ACTION ITEM - Update the records below by changing every "legend" to "key" and keeping all other text unchanged.

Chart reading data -
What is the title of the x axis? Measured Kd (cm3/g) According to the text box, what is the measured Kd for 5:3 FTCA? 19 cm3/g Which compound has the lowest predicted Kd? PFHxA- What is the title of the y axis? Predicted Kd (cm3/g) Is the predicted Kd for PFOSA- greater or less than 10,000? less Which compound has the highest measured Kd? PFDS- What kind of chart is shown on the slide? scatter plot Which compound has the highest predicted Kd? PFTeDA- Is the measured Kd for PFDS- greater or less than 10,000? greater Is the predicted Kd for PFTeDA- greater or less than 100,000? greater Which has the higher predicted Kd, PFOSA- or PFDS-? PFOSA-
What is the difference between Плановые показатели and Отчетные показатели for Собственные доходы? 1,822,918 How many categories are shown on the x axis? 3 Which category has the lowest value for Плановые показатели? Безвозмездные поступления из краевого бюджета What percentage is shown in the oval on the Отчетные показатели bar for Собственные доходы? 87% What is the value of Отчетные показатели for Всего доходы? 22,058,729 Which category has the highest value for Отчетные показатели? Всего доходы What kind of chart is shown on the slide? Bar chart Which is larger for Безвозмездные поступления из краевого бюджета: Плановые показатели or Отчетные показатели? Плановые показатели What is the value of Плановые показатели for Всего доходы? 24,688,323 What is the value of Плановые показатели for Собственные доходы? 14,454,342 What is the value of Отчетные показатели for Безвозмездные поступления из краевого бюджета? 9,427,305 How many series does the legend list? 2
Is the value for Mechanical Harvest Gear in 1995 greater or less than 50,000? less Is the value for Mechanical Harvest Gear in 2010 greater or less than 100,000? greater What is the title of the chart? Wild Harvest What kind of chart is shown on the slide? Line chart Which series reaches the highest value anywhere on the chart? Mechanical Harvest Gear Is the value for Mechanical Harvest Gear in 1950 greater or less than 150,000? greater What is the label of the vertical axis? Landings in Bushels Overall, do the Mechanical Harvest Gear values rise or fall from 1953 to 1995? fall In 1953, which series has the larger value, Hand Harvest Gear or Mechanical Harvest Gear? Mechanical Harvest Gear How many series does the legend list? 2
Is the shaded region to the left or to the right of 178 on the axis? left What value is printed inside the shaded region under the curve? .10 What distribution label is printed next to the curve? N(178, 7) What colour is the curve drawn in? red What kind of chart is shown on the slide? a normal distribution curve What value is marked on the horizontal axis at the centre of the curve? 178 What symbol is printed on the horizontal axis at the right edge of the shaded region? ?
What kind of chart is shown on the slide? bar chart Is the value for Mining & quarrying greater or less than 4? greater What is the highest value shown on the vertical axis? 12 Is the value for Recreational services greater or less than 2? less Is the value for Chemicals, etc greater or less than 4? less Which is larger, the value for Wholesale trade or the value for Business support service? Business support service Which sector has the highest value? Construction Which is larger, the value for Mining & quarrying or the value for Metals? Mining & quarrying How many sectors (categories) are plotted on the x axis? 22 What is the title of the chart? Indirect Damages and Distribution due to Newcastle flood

THE ANSWER -
What is the title of the x axis? Measured Kd (cm3/g) According to the text box, what is the measured Kd for 5:3 FTCA? 19 cm3/g Which compound has the lowest predicted Kd? PFHxA- What is the title of the y axis? Predicted Kd (cm3/g) Is the predicted Kd for PFOSA- greater or less than 10,000? less Which compound has the highest measured Kd? PFDS- What kind of chart is shown on the slide? scatter plot Which compound has the highest predicted Kd? PFTeDA- Is the measured Kd for PFDS- greater or less than 10,000? greater Is the predicted Kd for PFTeDA- greater or less than 100,000? greater Which has the higher predicted Kd, PFOSA- or PFDS-? PFOSA-
What is the difference between Плановые показатели and Отчетные показатели for Собственные доходы? 1,822,918 How many categories are shown on the x axis? 3 Which category has the lowest value for Плановые показатели? Безвозмездные поступления из краевого бюджета What percentage is shown in the oval on the Отчетные показатели bar for Собственные доходы? 87% What is the value of Отчетные показатели for Всего доходы? 22,058,729 Which category has the highest value for Отчетные показатели? Всего доходы What kind of chart is shown on the slide? Bar chart Which is larger for Безвозмездные поступления из краевого бюджета: Плановые показатели or Отчетные показатели? Плановые показатели What is the value of Плановые показатели for Всего доходы? 24,688,323 What is the value of Плановые показатели for Собственные доходы? 14,454,342 What is the value of Отчетные показатели for Безвозмездные поступления из краевого бюджета? 9,427,305 How many series does the key list? 2
Is the value for Mechanical Harvest Gear in 1995 greater or less than 50,000? less Is the value for Mechanical Harvest Gear in 2010 greater or less than 100,000? greater What is the title of the chart? Wild Harvest What kind of chart is shown on the slide? Line chart Which series reaches the highest value anywhere on the chart? Mechanical Harvest Gear Is the value for Mechanical Harvest Gear in 1950 greater or less than 150,000? greater What is the label of the vertical axis? Landings in Bushels Overall, do the Mechanical Harvest Gear values rise or fall from 1953 to 1995? fall In 1953, which series has the larger value, Hand Harvest Gear or Mechanical Harvest Gear? Mechanical Harvest Gear How many series does the key list? 2
Is the shaded region to the left or to the right of 178 on the axis? left What value is printed inside the shaded region under the curve? .10 What distribution label is printed next to the curve? N(178, 7) What colour is the curve drawn in? red What kind of chart is shown on the slide? a normal distribution curve What value is marked on the horizontal axis at the centre of the curve? 178 What symbol is printed on the horizontal axis at the right edge of the shaded region? ?
What kind of chart is shown on the slide? bar chart Is the value for Mining & quarrying greater or less than 4? greater What is the highest value shown on the vertical axis? 12 Is the value for Recreational services greater or less than 2? less Is the value for Chemicals, etc greater or less than 4? less Which is larger, the value for Wholesale trade or the value for Business support service? Business support service Which sector has the highest value? Construction Which is larger, the value for Mining & quarrying or the value for Metals? Mining & quarrying How many sectors (categories) are plotted on the x axis? 22 What is the title of the chart? Indirect Damages and Distribution due to Newcastle flood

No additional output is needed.